Er, here's Trauma by Dom and Roland, which has nothing to do with the rest of this post but, crumbs, it's awesome:


Nineteen-ninety-eight. To put things in context, when that track was released you were probably looking forward to using a 56K modem to connect to the internet so that you could spend the afternoon trying to download MP3s of, I dunno, Dom and Roland's Trauma. Or something by Limp Bizkitz or Korn if you were American, because America hated electronic dance music.

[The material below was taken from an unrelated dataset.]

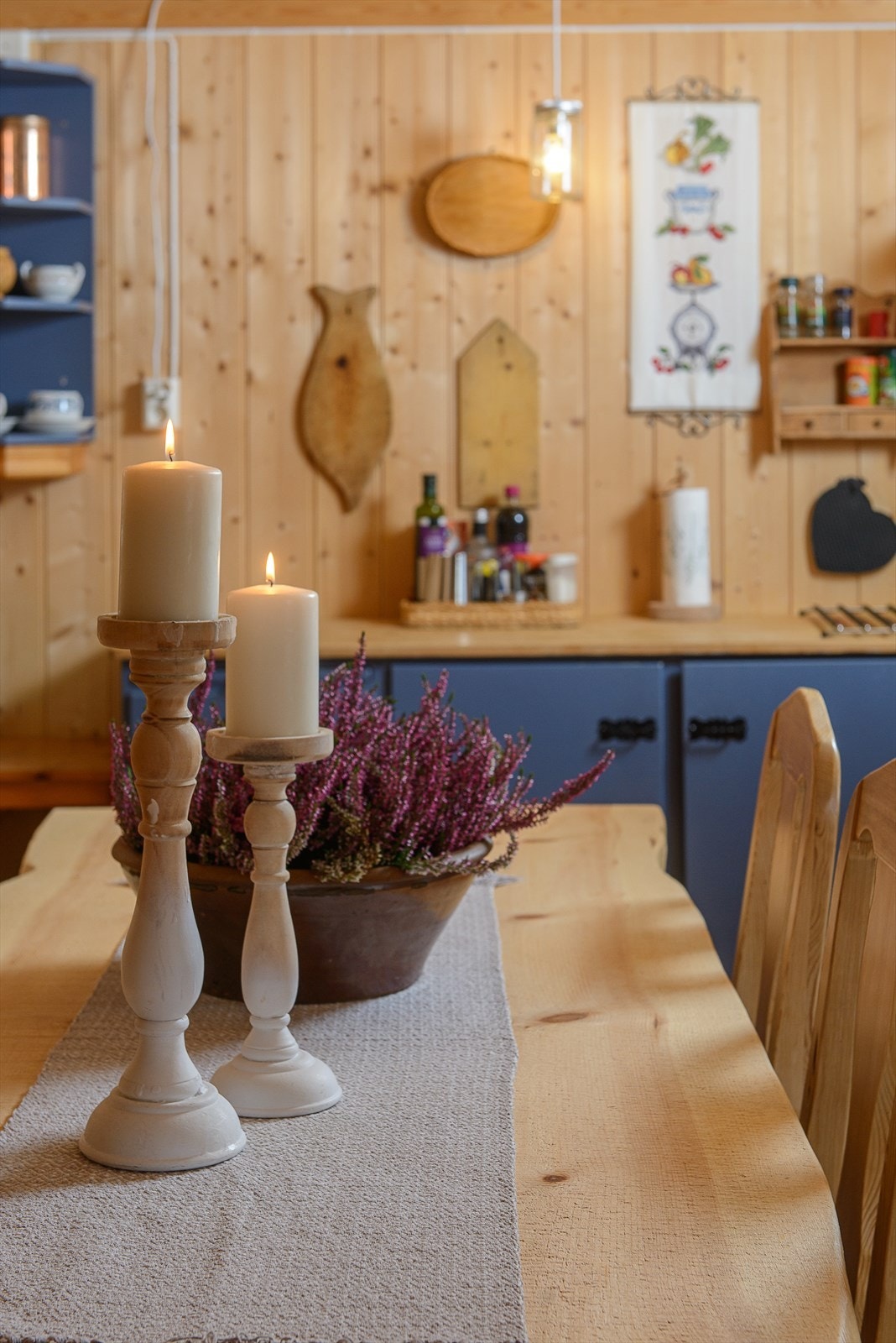 Koselig å samles rundt spisebordet til felles måltider. Galleribilde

Hard as it is to believe, dubstep existed back in 1998, except that it was faster and the people who made it listened to film soundtracks and didn't call it dubstep. In fact, the people who made it were too busy making it to spend time arguing about what it should be called ("techstep?") or what colour it should be. They were too busy making it to work up an image and a stage show, which is why Skrillex is a multi-millionaire and so many of Dom and Roland's generation are now delivery drivers with tales to tell of their dancing days.


To be fair, after the first four or five tracks you started to realise that the producers were copying each other, and they all sounded the same, and that you had to skip the first couple of minutes to get to the real beat. But over time you could see that the music was evolving before your very eyes, like the virus in The Andromeda Strain. From lethal to harmless, and perhaps back to lethal again.

Of course, the more lethal a virus the faster it kills the host. And the faster the host dies the less time there is for the virus to spread. Which is why the hard stuff, the real hard stuff, never took off. It killed the people who listened to it. It was the soft stuff that spread. Like the common cold.